Note that while \(y_{i,k}\) and \(y_{i',k}\) are conditionally independent given the parameters, covariates, and latent variables of the model, they are marginally dependent when we integrate over latent variables. Thus, this model is better suited to capture the county-to-county correlations indicated by the residual analyses above.

Finally, as above, we can use Polya-gamma augmentation to implement a Gibbs sampler for this model.

Problem 3a#

Derive the conditional distribution \(p(\beta \mid y, X, z, \gamma, \omega)\) where \(\omega\) are PG augmentation variables.

Problem 3b#

Derive the conditional distribution \(p(z \mid y, X, \beta, \gamma, \omega)\) where \(\omega\) are PG augmentation variables.

Problem 3c#

Derive the conditional distribution \(p(\gamma \mid y, X, \beta, z, \omega)\) where \(\omega\) are PG augmentation variables.

Problem 3d#

Implement a Gibbs sampler for this binomial generalized linear mixed model using PG augmentation. Run the sampler and make the following plots:

  1. A trace of the log joint probability

  2. A trace of the samples of \(\beta\).

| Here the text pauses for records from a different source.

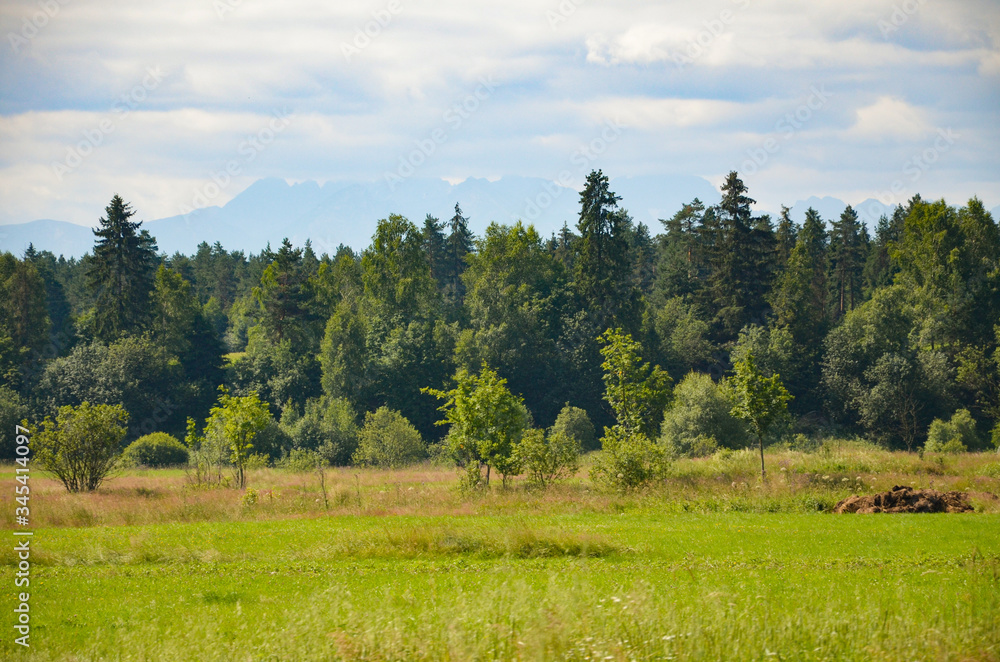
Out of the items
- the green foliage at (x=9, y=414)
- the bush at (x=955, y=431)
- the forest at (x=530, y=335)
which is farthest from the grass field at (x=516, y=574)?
the green foliage at (x=9, y=414)

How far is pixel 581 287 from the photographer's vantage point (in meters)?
72.0

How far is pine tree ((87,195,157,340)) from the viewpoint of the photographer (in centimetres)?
7062

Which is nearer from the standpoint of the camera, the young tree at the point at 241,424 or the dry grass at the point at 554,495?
the dry grass at the point at 554,495

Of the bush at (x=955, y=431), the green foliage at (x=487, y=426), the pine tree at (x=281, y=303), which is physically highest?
the pine tree at (x=281, y=303)

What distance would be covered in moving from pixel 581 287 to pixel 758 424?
1505 inches

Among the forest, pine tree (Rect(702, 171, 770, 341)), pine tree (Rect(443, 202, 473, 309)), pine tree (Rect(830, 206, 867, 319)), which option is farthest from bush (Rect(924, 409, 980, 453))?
pine tree (Rect(443, 202, 473, 309))

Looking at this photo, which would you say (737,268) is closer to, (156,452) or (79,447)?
(156,452)

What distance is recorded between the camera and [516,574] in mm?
16328

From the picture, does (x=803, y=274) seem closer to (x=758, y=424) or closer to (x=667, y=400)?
(x=667, y=400)

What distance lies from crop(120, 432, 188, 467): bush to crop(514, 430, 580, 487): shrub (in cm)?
3114

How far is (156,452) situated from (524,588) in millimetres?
47032

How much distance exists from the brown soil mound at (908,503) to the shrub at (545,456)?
35.7 feet

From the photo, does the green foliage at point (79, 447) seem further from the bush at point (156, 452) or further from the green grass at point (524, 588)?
the bush at point (156, 452)

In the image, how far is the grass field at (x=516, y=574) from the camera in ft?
33.3
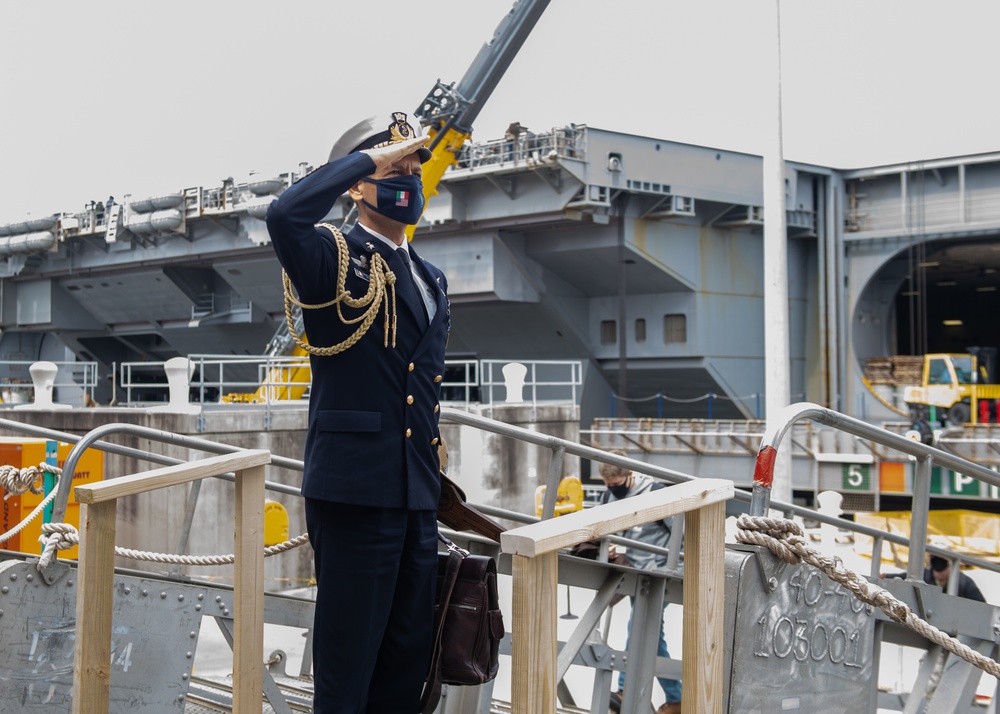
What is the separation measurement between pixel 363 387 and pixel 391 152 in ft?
2.28

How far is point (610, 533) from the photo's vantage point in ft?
6.97

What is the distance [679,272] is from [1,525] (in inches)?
730

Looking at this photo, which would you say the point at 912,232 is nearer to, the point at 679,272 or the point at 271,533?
the point at 679,272

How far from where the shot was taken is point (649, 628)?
429 cm

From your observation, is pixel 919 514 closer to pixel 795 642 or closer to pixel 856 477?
pixel 795 642

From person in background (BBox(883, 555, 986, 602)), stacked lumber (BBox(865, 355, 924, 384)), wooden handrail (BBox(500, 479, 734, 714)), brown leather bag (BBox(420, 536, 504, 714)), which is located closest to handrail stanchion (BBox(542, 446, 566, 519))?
brown leather bag (BBox(420, 536, 504, 714))

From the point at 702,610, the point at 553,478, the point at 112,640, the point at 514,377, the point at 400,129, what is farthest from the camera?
the point at 514,377

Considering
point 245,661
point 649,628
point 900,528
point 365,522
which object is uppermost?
point 365,522

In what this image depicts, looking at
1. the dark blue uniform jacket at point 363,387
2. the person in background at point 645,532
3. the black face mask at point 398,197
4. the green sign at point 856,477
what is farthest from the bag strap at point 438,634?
the green sign at point 856,477

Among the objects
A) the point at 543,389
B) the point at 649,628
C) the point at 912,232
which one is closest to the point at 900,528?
the point at 912,232

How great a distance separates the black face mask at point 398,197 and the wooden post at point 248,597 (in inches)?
35.1

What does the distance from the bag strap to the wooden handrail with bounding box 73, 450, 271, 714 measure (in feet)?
1.68

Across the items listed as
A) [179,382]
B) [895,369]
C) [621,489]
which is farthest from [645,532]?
[895,369]

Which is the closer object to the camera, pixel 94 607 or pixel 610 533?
pixel 610 533
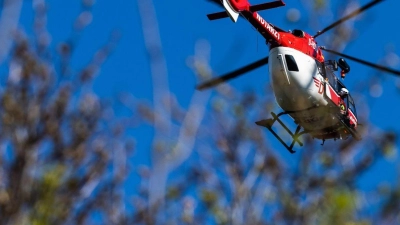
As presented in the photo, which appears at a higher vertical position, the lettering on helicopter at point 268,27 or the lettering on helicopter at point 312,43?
the lettering on helicopter at point 268,27

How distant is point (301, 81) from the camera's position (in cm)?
1088

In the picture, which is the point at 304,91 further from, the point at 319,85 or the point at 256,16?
the point at 256,16

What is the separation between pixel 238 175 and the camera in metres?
7.62

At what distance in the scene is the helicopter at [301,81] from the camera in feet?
35.4

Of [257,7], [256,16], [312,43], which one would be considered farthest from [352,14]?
[312,43]

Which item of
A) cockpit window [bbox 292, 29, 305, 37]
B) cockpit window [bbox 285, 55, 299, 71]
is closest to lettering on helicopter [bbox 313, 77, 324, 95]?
cockpit window [bbox 285, 55, 299, 71]

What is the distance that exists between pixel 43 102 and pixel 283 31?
6115mm

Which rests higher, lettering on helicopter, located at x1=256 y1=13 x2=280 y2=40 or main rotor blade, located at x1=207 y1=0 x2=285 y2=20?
main rotor blade, located at x1=207 y1=0 x2=285 y2=20

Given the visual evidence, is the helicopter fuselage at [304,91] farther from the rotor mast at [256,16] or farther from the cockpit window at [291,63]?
the rotor mast at [256,16]

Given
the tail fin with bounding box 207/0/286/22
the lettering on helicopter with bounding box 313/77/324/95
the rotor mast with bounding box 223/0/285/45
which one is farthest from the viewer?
the lettering on helicopter with bounding box 313/77/324/95

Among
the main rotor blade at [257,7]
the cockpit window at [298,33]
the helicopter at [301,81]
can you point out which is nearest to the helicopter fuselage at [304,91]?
the helicopter at [301,81]

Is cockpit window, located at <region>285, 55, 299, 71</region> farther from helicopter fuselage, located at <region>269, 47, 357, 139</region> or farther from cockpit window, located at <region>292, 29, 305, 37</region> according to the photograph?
cockpit window, located at <region>292, 29, 305, 37</region>

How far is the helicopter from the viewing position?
10.8m

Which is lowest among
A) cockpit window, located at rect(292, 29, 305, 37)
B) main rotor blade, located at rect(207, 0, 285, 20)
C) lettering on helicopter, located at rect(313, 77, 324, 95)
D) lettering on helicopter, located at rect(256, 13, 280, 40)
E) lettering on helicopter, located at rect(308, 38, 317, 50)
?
lettering on helicopter, located at rect(313, 77, 324, 95)
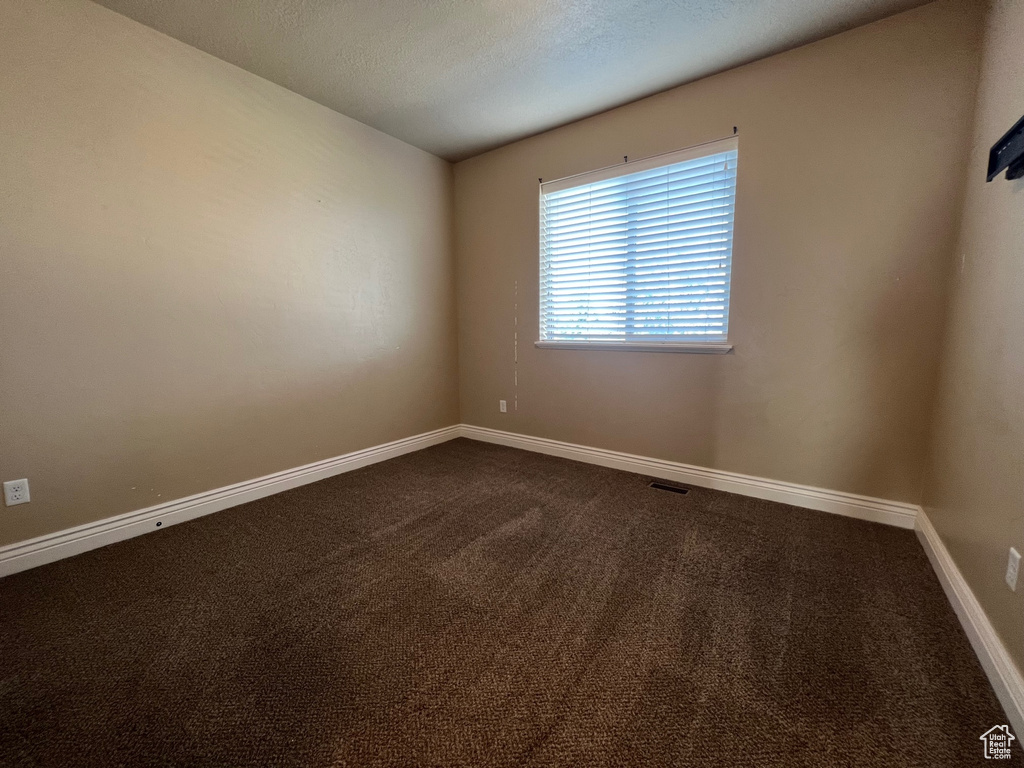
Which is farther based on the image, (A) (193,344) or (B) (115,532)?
(A) (193,344)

  3. A box-and-whiskers plot of the samples of \(\beta\)

Problem 3e#

Plot the deviance residuals like you did in Problem 2b, now using your last MCMC sample of the parameters, latent variables, and random effects. Compared to your results from Problem 2b, is the model improving?

Problem 3f#

Visualize the last MCMC sample of the latent variables \(z\) using the plot_counties function. Likewise, plot the last sample of the random effects \(\gamma\). Can you spectulate what type of unmodeled feature this latent variable is capturing?

Part 4: Reflection#

You just went through two iterations of what some call Box’s Loop [Ble14]: you extracted relevant features from a real world dataset, built an initial model, implemented and ran a Bayesian inference algorithm, inspected the posterior, critiqued the model and revised it accordingly, and then repeated the process. In actual applied statistics problems, we often repeat this process many times as we hone our models and improve our algorithms.

Problem 4a#

If you were to further refine this model, what change would you make next? Why? How do you hypothesize it would alter your results?

Submission Instructions#

Formatting: check that your code does not exceed 80 characters in line width. You can set Tools → Settings → Editor → Vertical ruler column to 80 to see when you’ve exceeded the limit.

Converting to PDF The simplest way to convert to PDF is to use the “Print to PDF” option in your browser. Just make sure that your code and plots aren’t cut off, as it may not wrap lines.

Alternatively You can download your notebook in .ipynb format and use the following commands to convert it to PDF. Then run the following command to convert to a PDF:

jupyter nbconvert --to pdf <yourlastname>_hw<number>.ipynb

(Note that for the above code to work, you need to rename your file <yourlastname>_hw<number>.ipynb)

Installing nbconvert:

If you’re using Anaconda for package management,

conda install -c anaconda nbconvert

Upload your .pdf file to Gradescope. Please tag your questions correctly! I.e., for each question, all of and only the relevant sections are tagged.

Please post on Ed or come to OH if there are any other problems submitting the HW.